> EXERCISE AIM:
Any image in the records should be left out; output everything else exactly.

> GIVEN RECORDS:
◇ ◇ ◇

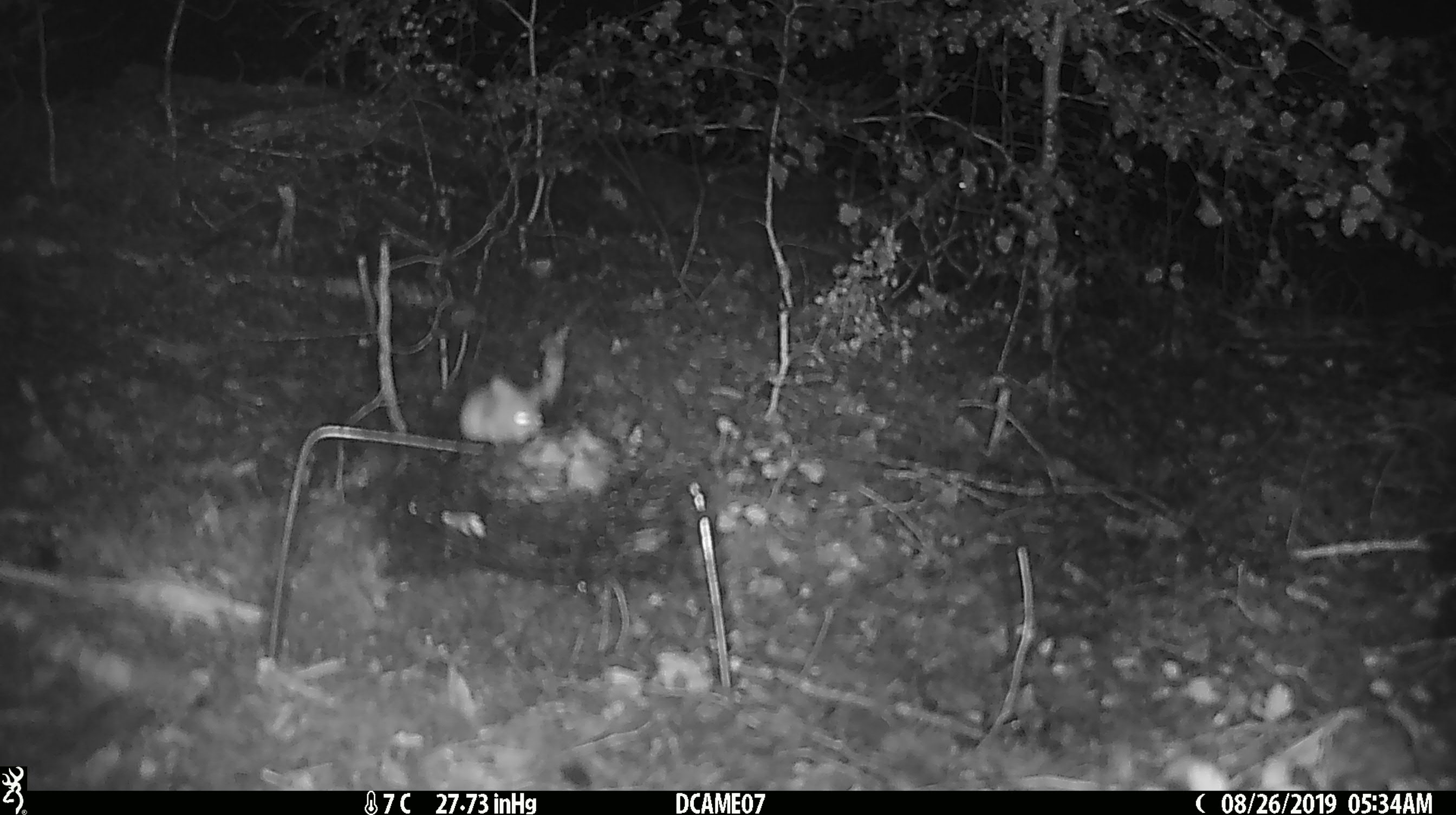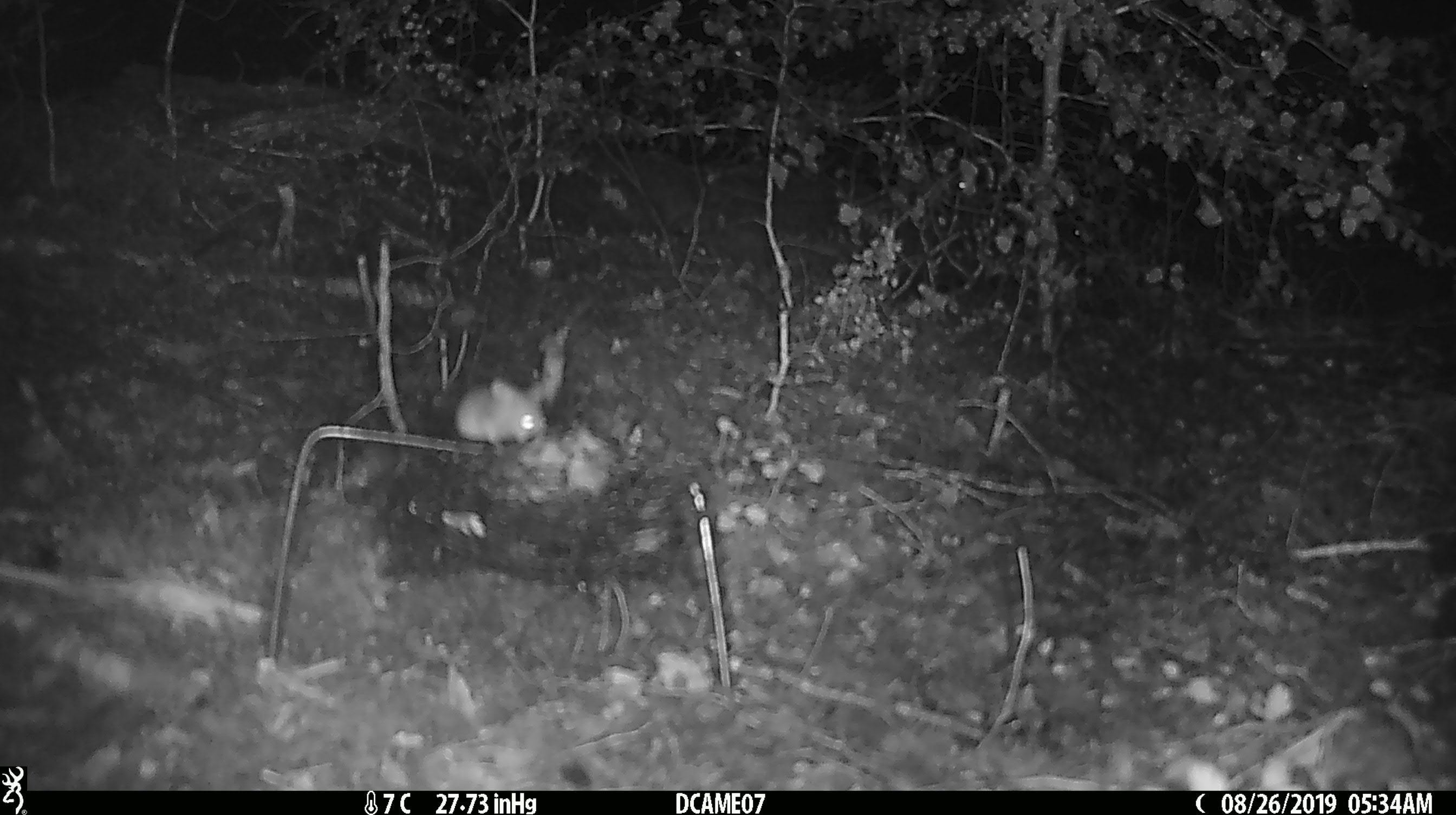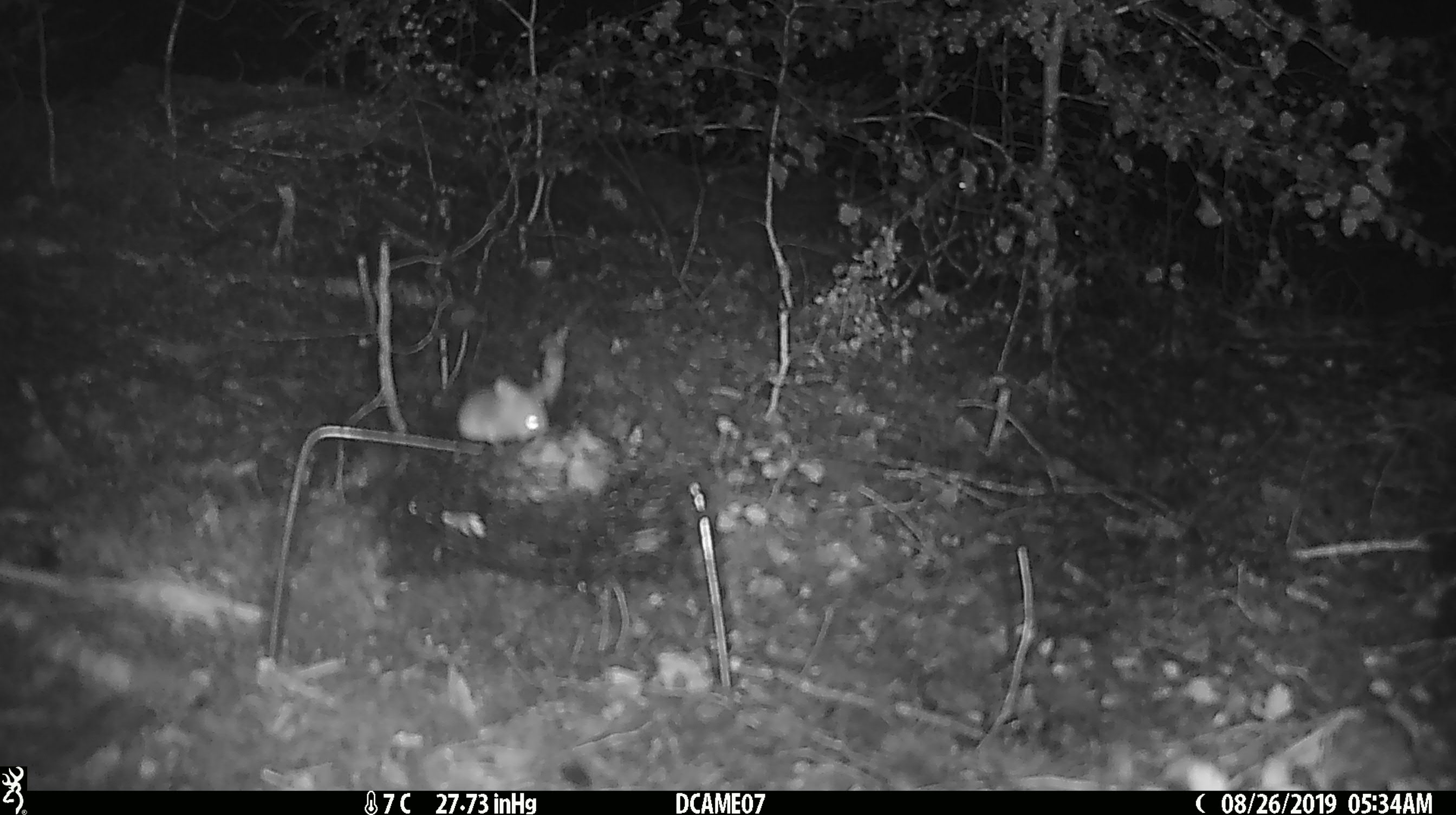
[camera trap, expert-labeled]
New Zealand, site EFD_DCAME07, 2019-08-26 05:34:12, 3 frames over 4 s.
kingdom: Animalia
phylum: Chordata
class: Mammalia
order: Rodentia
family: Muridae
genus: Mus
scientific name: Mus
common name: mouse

◇ ◇ ◇

> RESULT OF THE EXERCISE:
[camera trap, expert-labeled]
New Zealand, site EFD_DCAME07, 2019-08-26 05:34:12, 3 frames over 4 s.
kingdom: Animalia
phylum: Chordata
class: Mammalia
order: Rodentia
family: Muridae
genus: Mus
scientific name: Mus
common name: mouse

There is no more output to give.